_Problem to solve_
Copy the rows below, switching "closest" to "nearest" and keeping everything else unchanged.

_Data_
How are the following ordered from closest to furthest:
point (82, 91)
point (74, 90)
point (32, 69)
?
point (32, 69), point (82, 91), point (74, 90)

_Problem solution_
How are the following ordered from nearest to furthest:
point (82, 91)
point (74, 90)
point (32, 69)
?
point (32, 69), point (82, 91), point (74, 90)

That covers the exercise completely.